Malgré un salaire de base inférieur à celui de leurs homologues américains, les startups indiennes commencent à offrir des alternatives convaincantes. Selon Vaish, ces entreprises émergentes offrent souvent des options d'achat d'actions importantes et des incitations basées sur les performances, ce qui peut rendre le compromis financier plus acceptable pour les embauches potentielles.
La demande de compétences spécialisées dans des domaines tels que l'intelligence artificielle générative a augmenté, créant une pénurie de candidats qualifiés. Neeti Sharma, PDG de la société de dotation en technologie TeamLease Digital, a noté qu'il n'y a actuellement qu'un ingénieur qualifié disponible pour chaque dix postes ouverts dans le domaine de l'intelligence artificielle générative en Inde.
Alors que la mystique de la Silicon Valley reste intacte, le processus de prise de décision pour les professionnels indiens en ce qui concerne l'endroit où construire leur carrière est devenu plus nuancée. Anuj Agrawal, PDG de la société de recrutement Zyoin Group, a souligné comment des facteurs tels que l'incertitude des visas et l'instabilité causée par des licenciements fréquents sont maintenant pris au sérieux par les candidats potentiels.
Des enquêtes récentes indiquent que les employés basés en Inde pour des sociétés multinationales comme Microsoft, Amazon, Oracle et Google se montrent ouverts à rejoindre des entreprises nationales s'ils font face à des licenciements. Cependant, transformer cet intérêt en acquisition tangible de talents nécessite une transformation de la culture du lieu de travail, selon Alex Han, directeur des relations publiques chez Blind, une application d'évaluation des employés anonyme.
La concurrence pour les professionnels expérimentés dans des domaines allant de l'IA et de l'apprentissage automatique à l'ingénierie en nuage et à la cybersécurité est particulièrement féroce. Anshuman Das, PDG et cofondateur de la société de recrutement Careernet Group, a souligné que les talents les plus recherchés se situent généralement dans la gamme d'expérience de cinq à quinze ans.

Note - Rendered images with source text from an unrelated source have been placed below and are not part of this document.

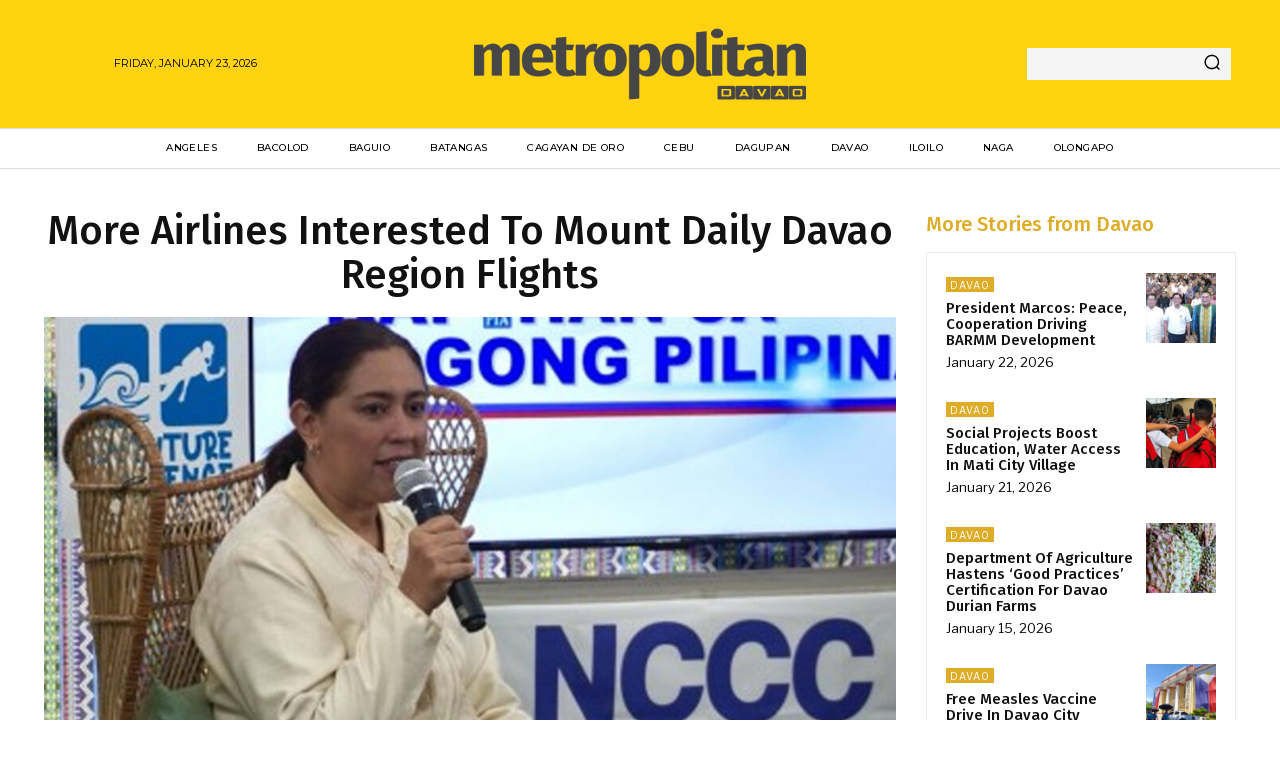

--- FILE ---
content_type: text/html; charset=UTF-8
request_url: https://metropolitan.ph/wp-admin/admin-ajax.php?td_theme_name=Newspaper&v=12.7.1
body_size: -137
content:
{"21444":509}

Rajesh Nambiar, président de Nasscom, la principale organisation indienne de défense des services informatiques et de la technologie, a souligné que si les perceptions sur la progression de carrière et le travail innovant changent lentement, il serait incorrect de considérer cela uniquement comme un départ complet des entreprises américaines.
Dans un récent effort pour attirer les talents en Inde, le co-fondateur de la start-up d'IA Sarvam a organisé un rassemblement dans la région de la baie visant à recruter des experts indiens en IA résidant actuellement aux États-Unis pour envisager de retourner travailler en Inde.